In Fred Shearer & Sons, a product vendor was sued for negligence in applying stucco to the exterior of a building and the vendor in turn sought a defense from the product distributor’s insurer on the theory that the vendor was an additional insured under the policy’s “vendors endorsement.” Id. The language of the endorsement provided coverage for vendors as additional insureds only if the vendor sells the distributor’s product in the “regular course of [the vendor’s] business.” Id. The court reasoned that a determination of whether the vendor qualified an additional insured would require the court to analyze whether the vendor sold the product “in the regular course of business.” Id.   The court was concerned that a plaintiff, such as the one in this case, would have had no reason to allege facts in the complaint relevant to this endorsement; moreover facts related to whether the vendor was selling or distributing its product in the regular course of business likely would be irrelevant at trial. Id. The court was concerned that in many cases, facts establishing who is an insured or an additional insured “may or may not be relevant to the merits of the plaintiff’s case in the underlying litigation” and therefore those facts may or may not be plead in the complaint.  Id.  Thus, the court concluded that in order to determine whether a party is an “insured” as a threshold matter, it is permissible to examine extrinsic evidence.

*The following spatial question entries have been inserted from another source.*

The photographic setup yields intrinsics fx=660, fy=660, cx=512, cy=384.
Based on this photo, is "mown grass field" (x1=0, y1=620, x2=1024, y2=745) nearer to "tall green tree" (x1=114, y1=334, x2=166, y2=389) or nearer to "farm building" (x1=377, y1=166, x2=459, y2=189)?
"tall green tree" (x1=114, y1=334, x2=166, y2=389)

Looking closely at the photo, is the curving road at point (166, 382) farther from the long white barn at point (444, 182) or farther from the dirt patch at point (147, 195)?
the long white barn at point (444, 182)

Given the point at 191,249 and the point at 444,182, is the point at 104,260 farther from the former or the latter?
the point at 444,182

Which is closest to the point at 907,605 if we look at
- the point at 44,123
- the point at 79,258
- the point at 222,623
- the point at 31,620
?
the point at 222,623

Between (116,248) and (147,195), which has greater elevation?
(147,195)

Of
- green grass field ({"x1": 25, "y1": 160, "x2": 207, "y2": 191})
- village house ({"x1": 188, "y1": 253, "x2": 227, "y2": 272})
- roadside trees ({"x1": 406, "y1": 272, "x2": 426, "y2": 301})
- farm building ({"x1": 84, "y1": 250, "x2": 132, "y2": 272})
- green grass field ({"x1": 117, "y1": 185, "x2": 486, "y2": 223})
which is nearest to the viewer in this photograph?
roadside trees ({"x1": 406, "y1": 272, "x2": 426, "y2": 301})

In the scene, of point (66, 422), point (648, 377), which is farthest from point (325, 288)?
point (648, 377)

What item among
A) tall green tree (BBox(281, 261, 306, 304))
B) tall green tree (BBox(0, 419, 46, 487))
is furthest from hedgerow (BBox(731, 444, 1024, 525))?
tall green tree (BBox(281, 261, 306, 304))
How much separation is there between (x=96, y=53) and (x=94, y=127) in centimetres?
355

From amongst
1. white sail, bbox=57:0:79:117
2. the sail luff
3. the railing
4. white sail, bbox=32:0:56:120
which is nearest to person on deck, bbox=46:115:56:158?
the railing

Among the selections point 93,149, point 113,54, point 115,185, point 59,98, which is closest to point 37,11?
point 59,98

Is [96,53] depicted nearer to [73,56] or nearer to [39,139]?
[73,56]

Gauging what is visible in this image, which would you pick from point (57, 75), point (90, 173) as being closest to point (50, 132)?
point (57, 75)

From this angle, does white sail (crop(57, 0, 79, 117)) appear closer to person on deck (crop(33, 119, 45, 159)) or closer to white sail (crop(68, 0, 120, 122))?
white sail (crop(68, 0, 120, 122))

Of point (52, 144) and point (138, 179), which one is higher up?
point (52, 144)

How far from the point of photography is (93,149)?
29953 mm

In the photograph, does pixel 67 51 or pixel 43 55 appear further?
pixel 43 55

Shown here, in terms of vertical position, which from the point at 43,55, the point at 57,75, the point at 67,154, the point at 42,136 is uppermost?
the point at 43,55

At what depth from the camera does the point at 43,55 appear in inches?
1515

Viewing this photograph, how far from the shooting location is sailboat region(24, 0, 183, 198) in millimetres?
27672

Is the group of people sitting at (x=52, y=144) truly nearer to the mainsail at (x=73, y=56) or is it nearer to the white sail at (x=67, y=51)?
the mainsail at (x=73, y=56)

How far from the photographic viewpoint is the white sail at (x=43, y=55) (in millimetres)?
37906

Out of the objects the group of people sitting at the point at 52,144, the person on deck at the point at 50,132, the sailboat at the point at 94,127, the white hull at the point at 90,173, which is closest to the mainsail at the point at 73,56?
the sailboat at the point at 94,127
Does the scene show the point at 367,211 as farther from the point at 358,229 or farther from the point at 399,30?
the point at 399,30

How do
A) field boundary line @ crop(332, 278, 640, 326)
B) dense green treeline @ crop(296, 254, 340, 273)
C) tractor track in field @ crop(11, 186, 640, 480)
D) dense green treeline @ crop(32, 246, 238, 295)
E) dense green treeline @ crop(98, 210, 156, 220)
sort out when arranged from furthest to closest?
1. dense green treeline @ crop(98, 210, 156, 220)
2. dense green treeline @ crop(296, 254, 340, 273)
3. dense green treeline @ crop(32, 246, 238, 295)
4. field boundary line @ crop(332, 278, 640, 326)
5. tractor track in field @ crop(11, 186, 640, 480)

The court rejected the insurer’s argument that no defense was owed to the vendor since the four-corners of the complaint exclusively govern the duty to defend and the complaint was insufficient to trigger coverage under the policy. Id. The court acknowledged that under the seminal case on point, Ledford v. Gutoski, courts are required to look only at the complaint and the policy to evaluate the insurer’s duty to defend. 319 Or. 397, 877 P.2d 80 (1994). The court distinguished Ledford from the present case and concluded that reliance only on the policy and the complaint is appropriate to determine whether alleged conduct triggers the policy – which was at issue in Ledford.  In Ledford, unlike in this case, “the court was not concerned with the preliminary question: whether the party seeking coverage was actually an insured within the meaning of the policy.” Id. (emphasis in original). When the threshold matter is determining who is covered by the policy, reviewing extrinsic evidence is appropriate. Id.

 

After finding that the additional insured endorsement applied, the court found two exclusions inapplicable. The court found both exclusions ambiguous and the complaint could be read to allege damage outside the scope of the exclusions.